Self-efficacy mainkan peranan di dunia pengajaran, terutamanya dalam perolehan beberapa pelajar. Istilah Academic self-efficacy bisa ditranslate langsung sebagai pemahaman beberapa siswa pada kekuatan mereka dalam menuntaskan tiap pekerjaan yang dikasih ke mereka (Midgley et al., 2000). Bandura (2013) mendapati bila tingkat self-efficacy yang tinggi mempunyai kekuatan untuk memanajemen, lakukan, dan pecahkan permasalahan yang terkait dengan pekerjaan evaluasi itu.
Dan tingkat self-efficacy yang rendah pada siswa membimbing ke sikap menghindar pekerjaan yang susah, mengeluhkan saat diberi pekerjaan yang susah, telat kumpulkan pekerjaan, dan condong gampang berserah dalam melakukannya. Academic Self-Efficacy ini pada akhirannya jadi faktor terpenting untuk beberapa siswa untuk kuasai materi dengan maksimal (Basith, Syahputra, dan Aris Ichwanto, 2020)
Dengan singkat, self-efficacy ialah berapa percaya diri kamu pada kekuatanmu untuk lakukan suatu hal.sebuah hal.

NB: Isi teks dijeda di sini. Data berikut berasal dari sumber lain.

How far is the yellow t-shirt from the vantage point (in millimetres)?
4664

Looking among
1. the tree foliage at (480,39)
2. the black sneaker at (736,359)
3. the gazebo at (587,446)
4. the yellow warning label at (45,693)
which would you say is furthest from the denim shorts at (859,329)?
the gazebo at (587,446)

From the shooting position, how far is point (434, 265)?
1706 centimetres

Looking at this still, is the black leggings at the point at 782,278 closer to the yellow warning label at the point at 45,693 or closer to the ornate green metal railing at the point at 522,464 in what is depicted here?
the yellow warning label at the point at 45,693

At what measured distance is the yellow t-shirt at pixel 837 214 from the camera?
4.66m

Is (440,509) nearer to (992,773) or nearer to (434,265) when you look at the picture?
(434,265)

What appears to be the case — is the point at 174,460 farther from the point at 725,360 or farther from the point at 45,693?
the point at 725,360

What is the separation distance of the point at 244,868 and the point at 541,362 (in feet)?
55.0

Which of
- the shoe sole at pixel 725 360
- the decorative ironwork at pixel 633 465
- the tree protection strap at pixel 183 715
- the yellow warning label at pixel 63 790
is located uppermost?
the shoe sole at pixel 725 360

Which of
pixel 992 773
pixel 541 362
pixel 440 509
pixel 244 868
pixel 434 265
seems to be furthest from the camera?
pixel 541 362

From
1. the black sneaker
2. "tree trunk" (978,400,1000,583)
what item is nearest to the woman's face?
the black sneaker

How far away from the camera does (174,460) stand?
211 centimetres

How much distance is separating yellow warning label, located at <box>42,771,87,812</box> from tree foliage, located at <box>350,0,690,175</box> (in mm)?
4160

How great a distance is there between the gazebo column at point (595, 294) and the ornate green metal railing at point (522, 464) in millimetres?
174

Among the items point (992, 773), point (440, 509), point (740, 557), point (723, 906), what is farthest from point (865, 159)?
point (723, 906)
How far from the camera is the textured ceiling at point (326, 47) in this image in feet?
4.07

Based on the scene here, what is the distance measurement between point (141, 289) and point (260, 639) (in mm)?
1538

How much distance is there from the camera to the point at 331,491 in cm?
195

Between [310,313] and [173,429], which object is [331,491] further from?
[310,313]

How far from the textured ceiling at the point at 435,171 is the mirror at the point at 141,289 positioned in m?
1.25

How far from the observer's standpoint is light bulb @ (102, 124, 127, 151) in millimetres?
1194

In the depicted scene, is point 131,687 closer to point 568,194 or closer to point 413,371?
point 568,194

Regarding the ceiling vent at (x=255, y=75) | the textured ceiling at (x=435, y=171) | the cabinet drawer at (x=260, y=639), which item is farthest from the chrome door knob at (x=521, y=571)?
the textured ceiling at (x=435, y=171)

Jika self-efficacy dalam bicara tinggi, karena itu kamu benar-benar percaya akan kekuatanmu dalam bicara. Kebalikannya jika rendah, kamu benar-benar tidak percaya bila kekuatan bicaramu bagus atau lancar.
Lebih Penting Self-Efficacy atau Self-Esteem?
Untuk kalian, kemungkinan headline di atas mempunyai jawaban yang paling terang. Beberapa memandang salah satunya lebih bernilai dari lainnya, karena tanpa dia satunya tidak ada kan? Untungnya, ini kali jawabnya bukan “semua betul” karena menurut Stroiney (Hermann, 2005) self-efficacy yang tinggi sanggup meramalkan self-esteem yang tinggi, dan self-efficacy yang rendah akan meramalkan self-esteem yang rendah juga. Penelitian mendapati jika self-esteem tidak berhasil dalam memperlihatkan perform atau perolehan seorang (Mone, Baker, dan Jeffries, 1995).
Dapat disebutkan jika dengan penelitian yang sekarang ini, ditambahkan dengan yang kita kenali dari penelitian dari Bandura (1977, 1986) jika self-efficacy secara positif sanggup memengaruhi perolehan, kreasi, dan kekuatan lain dari seorang. Tetapi, harus diingat jika ada factor pribadi dan faktor yang lain sanggup memengaruhi hasil ini.
Untuk rekap, self-efficacy ialah keyakinan diri kamu saat lakukan sebuah aktivitas atau tindakan tertentu. Di lain sisi, self-esteem ialah penglihatanmu pada diri kamu keseluruhannya. Lewat beragam study dan penelitian, diketemukan bila self-efficacy kerap kali membimbing ke self-esteem yang tinggi dan tidak kebalikannya.